Morphable Models of Faces (Face Image Modeling and Representation) (Face Recognition) Part 3

Identification Confidence

In this section, we present an automated technique for assessing the quality of the fitting in terms of a fitting score (FS). We show that the fitting score is correlated with identification performance and hence, may be used as an identification confidence measure. This method was first presented by Blanz et al. [9].

A fitting score can be derived from the image error and from the model coefficients of each fitted segment from the average.

Although the FS can be derived by a Bayesian method, we learned it using a support vector machine (SVM) (see Vapnik [44] for a general description of SVM and Blanz et al. [9] for details about FS learning).

Fig. 6.7 Receiver operator characteristic for a verification task obtained with the SNO algorithms on different sets of images

Fig. 6.8 Identification results as a function of the fitting score

Figure 6.8 shows the identification results for the PIE images varying in illumination across three poses, with respect to the FS for a gallery of side views. FS > 0 denotes good fittings and FS < 0 poor ones. We divided the probe images into eight bins of different FS and computed the percentage of correct rank 1 identification for each of these bins. There is a strong correlation between the FS and identification performance, indicating that the FS is a good measure of identification confidence.

Virtual Views as an Aid to Standard Face Recognition Algorithms

The face recognition vendor test (FRVT) 2002 [35] was an independently administered assessment, conducted by the U.S. government of the performance of commercially available automatic face recognition systems. The test is described in Sect. 14.2 of Chap. 14. It was realized that identification of face images significantly drops if the probe image is nonfrontal. This is a common scenario, because the gallery images are typically taken in a controlled situation, while the probe image might only be a snapshot by a surveillance camera. As there are far fewer probe images than gallery images, it is feasible to invest preprocessing time into the probe image, while a preprocessing of the huge gallery set would be too expensive. Hence, one of the questions addressed by FRVT02 is this: Do identification performances of nonfrontal face images improve if the pose of the probe is normalized by our 3D Morphable Model? To answer this question, we normalized the pose of a series of images [8] which were then used with the top performing face recognition systems. Normalizing the pose means to fit an input image where the face is nonfrontal, thereby estimating its 3D structure, and to synthesize an image with a frontal view of the estimated face. Examples of pose-normalized images are shown in Fig. 6.9. As neither the hair nor the shoulders are modeled, the synthetic images are rendered into a standard frontal face image of one person. This normalization is performed by the following steps.

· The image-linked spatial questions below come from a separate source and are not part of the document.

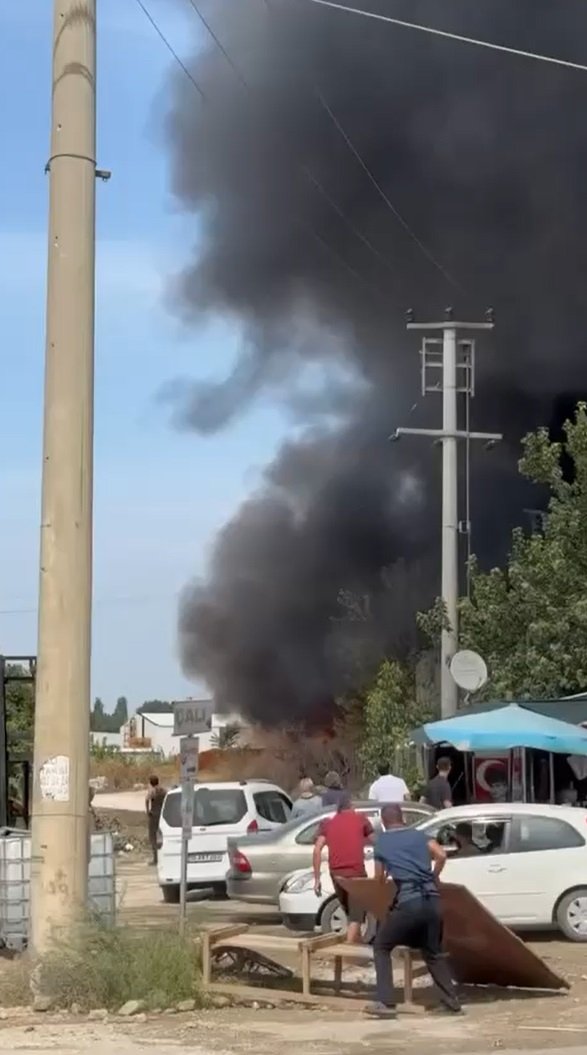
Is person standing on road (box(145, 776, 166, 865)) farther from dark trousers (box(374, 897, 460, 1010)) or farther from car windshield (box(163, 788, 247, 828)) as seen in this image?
dark trousers (box(374, 897, 460, 1010))

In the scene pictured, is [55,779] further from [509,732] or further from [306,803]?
[306,803]

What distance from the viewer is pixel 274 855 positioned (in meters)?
17.3

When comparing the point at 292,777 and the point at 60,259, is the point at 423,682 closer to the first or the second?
the point at 292,777

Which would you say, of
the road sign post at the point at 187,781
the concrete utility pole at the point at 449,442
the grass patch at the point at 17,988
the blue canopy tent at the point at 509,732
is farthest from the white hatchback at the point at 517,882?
the concrete utility pole at the point at 449,442

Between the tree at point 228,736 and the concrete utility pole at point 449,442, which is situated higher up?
the concrete utility pole at point 449,442

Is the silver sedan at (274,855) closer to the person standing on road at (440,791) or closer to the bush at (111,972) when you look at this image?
the person standing on road at (440,791)

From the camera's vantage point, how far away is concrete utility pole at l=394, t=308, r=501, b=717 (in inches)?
987

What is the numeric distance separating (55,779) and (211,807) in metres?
10.0

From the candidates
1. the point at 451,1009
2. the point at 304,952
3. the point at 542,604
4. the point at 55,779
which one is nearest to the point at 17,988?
the point at 55,779

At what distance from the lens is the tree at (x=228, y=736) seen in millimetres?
50938

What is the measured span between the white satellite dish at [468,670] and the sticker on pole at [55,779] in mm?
11283

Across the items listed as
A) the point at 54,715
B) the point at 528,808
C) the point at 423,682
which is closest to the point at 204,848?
the point at 528,808

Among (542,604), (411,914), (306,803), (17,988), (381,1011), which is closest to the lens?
(411,914)

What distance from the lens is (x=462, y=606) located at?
1041 inches
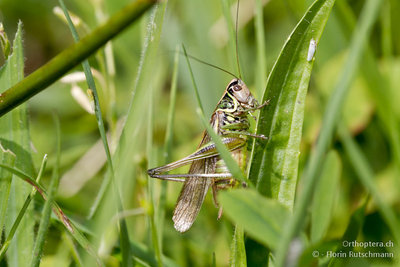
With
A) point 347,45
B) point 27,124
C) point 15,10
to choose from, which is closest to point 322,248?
point 27,124

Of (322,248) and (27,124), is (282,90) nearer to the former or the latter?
(322,248)

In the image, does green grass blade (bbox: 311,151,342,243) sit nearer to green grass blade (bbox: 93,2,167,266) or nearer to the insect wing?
the insect wing

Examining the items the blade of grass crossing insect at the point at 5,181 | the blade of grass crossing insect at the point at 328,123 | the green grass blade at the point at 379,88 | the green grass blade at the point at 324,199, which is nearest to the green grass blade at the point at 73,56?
the blade of grass crossing insect at the point at 5,181

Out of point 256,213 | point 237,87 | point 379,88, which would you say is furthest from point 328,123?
point 379,88

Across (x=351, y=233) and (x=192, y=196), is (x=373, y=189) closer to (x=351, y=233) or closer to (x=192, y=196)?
(x=351, y=233)

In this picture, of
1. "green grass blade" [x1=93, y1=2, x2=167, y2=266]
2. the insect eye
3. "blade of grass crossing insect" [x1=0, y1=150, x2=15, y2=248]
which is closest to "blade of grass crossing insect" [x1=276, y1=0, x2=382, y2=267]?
"green grass blade" [x1=93, y1=2, x2=167, y2=266]
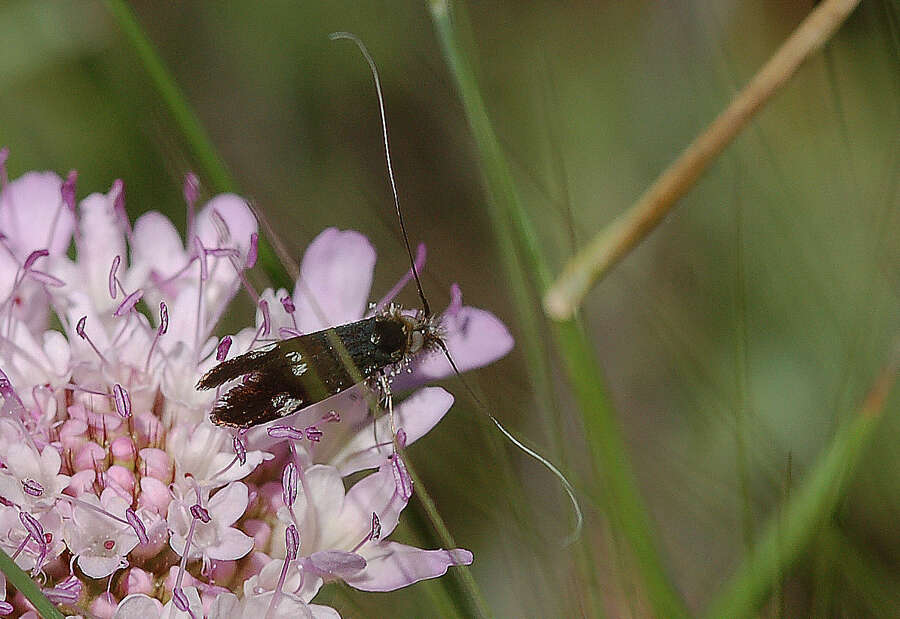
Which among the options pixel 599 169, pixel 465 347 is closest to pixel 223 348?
pixel 465 347

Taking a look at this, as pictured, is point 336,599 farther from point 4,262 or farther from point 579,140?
point 579,140

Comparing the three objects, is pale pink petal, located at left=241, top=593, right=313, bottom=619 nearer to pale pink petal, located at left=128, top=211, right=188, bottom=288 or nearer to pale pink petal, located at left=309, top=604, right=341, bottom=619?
pale pink petal, located at left=309, top=604, right=341, bottom=619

1. Manually define up to 11 landmark points on the input image to ensure optimal quality of the fitting.

2. Run the SNO fitting algorithm described in Sect. 6.4.2 yielding a 3D estimation of the face in the input image.

3. Render the 3D face in front of the standard image using the rigid parameters (position, orientation, and size) and illumination parameters of the standard image. These parameters were estimated by fitting the standard face image.

4. Draw the hair of the standard face in front of the forehead of the synthetic image. This makes the transition between the standard image and the synthetic image smoother.

The normalization was applied to images of 87 individuals at five poses (frontal, two side views, one up view, and a down view). Identifications were performed by the 10 participants to FRVT02 using the frontal view images as gallery and nine probe sets: four probe sets with images of nonfrontal views, four probe sets with the normalized images of the nonfrontal views and one probe set with our preprocessing normalization applied to the front images. The comparison of performances between the normalized images (called morph images) and the raw images is presented on Fig. 6.10 for a verification experiment (the hit rate is plotted for a false alarm rate of 1%).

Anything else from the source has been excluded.